Korean Comfort Women

Japan and South Korea have finally reached what seems to be a mutually agreeable outcome to the issue of South Korean comfort women being used by the Japanese during World War 2. South Korean foreign minister Kang Kyung has announced on January 9th that the Korean government will not seek to renegotiate the deal in their favor. While South Korea’s president Moon Jae In has been sharply critical of the agreement during his election campaign; many experts have expressed that the Korean government would seek a renegotiation on the deal.

On December 27, 2017, a special task force was assigned by the Korean government to determine whether the deal was a fair one. The task force concluded that since the comfort women were not addressed directly and that since their testimonies were not taken into consideration properly, or perhaps at all. The deal was not legitimate. This reversed almost two decades of dialogue between the countries and it had appeared that negotiations would have to be started anew.

The Japanese foreign minister Taro Ono reacted strongly to the nullification of the most recent 2015 agreement. His stance was that since 1993 the issue had been debated, having a strong effect on Japanese – South Korean relations each time a resolution was considered. The first attempt at a resolution happened in 1993, when then Japanese Chief Cabinet Secretary merely acknowledged the role of the Japanese Army in establishing comfort women brothels. However, there was not to be a formal apology for two years, when prime minister Tomiichi Murayama issued a “heartfelt apology” for the occurrence. He then went one step further and established an organization dedicated to reparations for the comfort women. The Asian Woman’s Fund, established in 2005 would provide financial compensation and health care assistance for the comfort women.

(Records contained in a dataset)

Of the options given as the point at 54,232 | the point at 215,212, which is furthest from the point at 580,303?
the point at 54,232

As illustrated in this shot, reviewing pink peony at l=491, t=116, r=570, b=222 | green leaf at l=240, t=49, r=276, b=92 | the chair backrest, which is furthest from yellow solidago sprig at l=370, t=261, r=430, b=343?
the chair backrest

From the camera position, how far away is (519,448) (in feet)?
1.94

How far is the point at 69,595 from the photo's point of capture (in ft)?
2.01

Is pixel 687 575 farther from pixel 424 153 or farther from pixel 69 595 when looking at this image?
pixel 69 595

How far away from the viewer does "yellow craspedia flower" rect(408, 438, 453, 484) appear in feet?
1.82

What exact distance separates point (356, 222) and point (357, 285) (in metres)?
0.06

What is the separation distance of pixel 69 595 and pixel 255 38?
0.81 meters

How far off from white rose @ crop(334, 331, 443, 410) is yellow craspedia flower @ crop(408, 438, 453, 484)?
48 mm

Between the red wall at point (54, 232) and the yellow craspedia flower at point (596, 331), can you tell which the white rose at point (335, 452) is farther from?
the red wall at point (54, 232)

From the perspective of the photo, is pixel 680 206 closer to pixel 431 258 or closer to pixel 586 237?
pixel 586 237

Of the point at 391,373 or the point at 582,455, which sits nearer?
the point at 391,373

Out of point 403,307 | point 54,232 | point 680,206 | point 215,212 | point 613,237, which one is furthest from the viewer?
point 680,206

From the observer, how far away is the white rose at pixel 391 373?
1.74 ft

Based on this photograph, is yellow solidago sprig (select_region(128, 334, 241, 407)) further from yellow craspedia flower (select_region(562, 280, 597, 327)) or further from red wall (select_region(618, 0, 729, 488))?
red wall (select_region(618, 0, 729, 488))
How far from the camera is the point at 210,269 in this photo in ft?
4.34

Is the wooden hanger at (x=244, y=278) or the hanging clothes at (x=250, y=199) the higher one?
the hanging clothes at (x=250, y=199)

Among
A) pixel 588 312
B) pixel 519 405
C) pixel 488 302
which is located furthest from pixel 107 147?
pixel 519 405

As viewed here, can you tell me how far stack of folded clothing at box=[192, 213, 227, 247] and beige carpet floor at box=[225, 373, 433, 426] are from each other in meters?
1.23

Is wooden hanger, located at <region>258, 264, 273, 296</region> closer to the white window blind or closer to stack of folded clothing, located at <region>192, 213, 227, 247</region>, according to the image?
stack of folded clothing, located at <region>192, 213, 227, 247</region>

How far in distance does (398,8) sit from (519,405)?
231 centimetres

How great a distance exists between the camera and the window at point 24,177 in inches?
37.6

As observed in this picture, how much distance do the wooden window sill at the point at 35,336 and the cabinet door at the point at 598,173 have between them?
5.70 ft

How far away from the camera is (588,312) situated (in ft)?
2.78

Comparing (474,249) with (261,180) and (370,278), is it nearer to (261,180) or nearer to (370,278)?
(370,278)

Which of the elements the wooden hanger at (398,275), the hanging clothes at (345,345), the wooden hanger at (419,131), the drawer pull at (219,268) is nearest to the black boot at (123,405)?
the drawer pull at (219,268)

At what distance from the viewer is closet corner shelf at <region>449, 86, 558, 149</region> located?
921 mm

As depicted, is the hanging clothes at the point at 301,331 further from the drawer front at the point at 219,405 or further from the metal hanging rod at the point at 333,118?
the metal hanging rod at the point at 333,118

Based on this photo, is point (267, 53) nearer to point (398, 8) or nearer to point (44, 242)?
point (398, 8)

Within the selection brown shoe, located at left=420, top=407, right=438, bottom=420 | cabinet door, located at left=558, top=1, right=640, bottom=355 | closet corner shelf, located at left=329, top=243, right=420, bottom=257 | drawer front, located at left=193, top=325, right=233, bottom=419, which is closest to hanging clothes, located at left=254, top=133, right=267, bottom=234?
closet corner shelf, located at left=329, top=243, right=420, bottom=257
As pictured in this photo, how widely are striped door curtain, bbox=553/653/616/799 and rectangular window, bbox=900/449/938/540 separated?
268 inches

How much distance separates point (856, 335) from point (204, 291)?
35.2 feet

WRITTEN TASKS:
1 – According to the passage on Korean comfort women, why did the special task force conclude that the deal was not legitimate?
2 – Answer these questions using the passage on Korean comfort women:
(a) On what date did the South Korean foreign minister announce that the government would not seek to renegotiate the deal?
(b) On what date did the Korean government assign the special task force?
(c) What two kinds of help did the Asian Woman's Fund provide to the comfort women?

EXERCISE RESULTS:
1 – The task force found that the comfort women were not addressed directly and that their testimonies were not properly considered, or perhaps not considered at all.

2 –
(a) January 9th
(b) December 27, 2017
(c) Financial compensation and health care assistance